WHAT YOU WILL DO: From the listing below, output the lines between the one with "OGK KABUTO KAMUI-III" and the one with "English Coat of Arms for Heron", including those two, and nothing else. Pictures are not copied.

EXERCISE DATA:
§ §

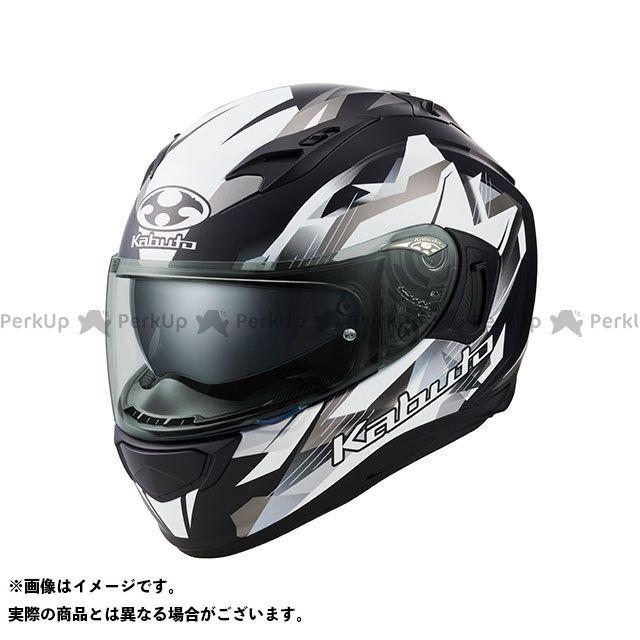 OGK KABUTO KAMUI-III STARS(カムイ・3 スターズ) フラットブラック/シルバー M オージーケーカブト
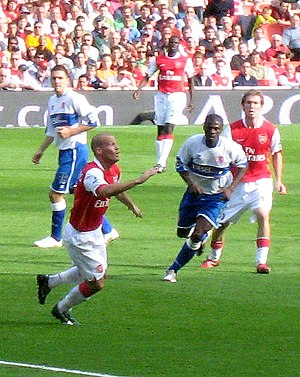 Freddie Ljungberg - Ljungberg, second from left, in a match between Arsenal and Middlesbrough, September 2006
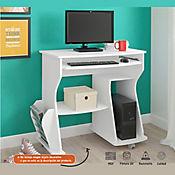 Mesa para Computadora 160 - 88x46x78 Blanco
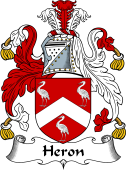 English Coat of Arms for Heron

§ §

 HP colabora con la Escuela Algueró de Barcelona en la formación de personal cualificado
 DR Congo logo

§ §

OUTPUT OF THE EXERCISE:
 OGK KABUTO KAMUI-III STARS(カムイ・3 スターズ) フラットブラック/シルバー M オージーケーカブト
 Freddie Ljungberg - Ljungberg, second from left, in a match between Arsenal and Middlesbrough, September 2006
 Mesa para Computadora 160 - 88x46x78 Blanco
 English Coat of Arms for Heron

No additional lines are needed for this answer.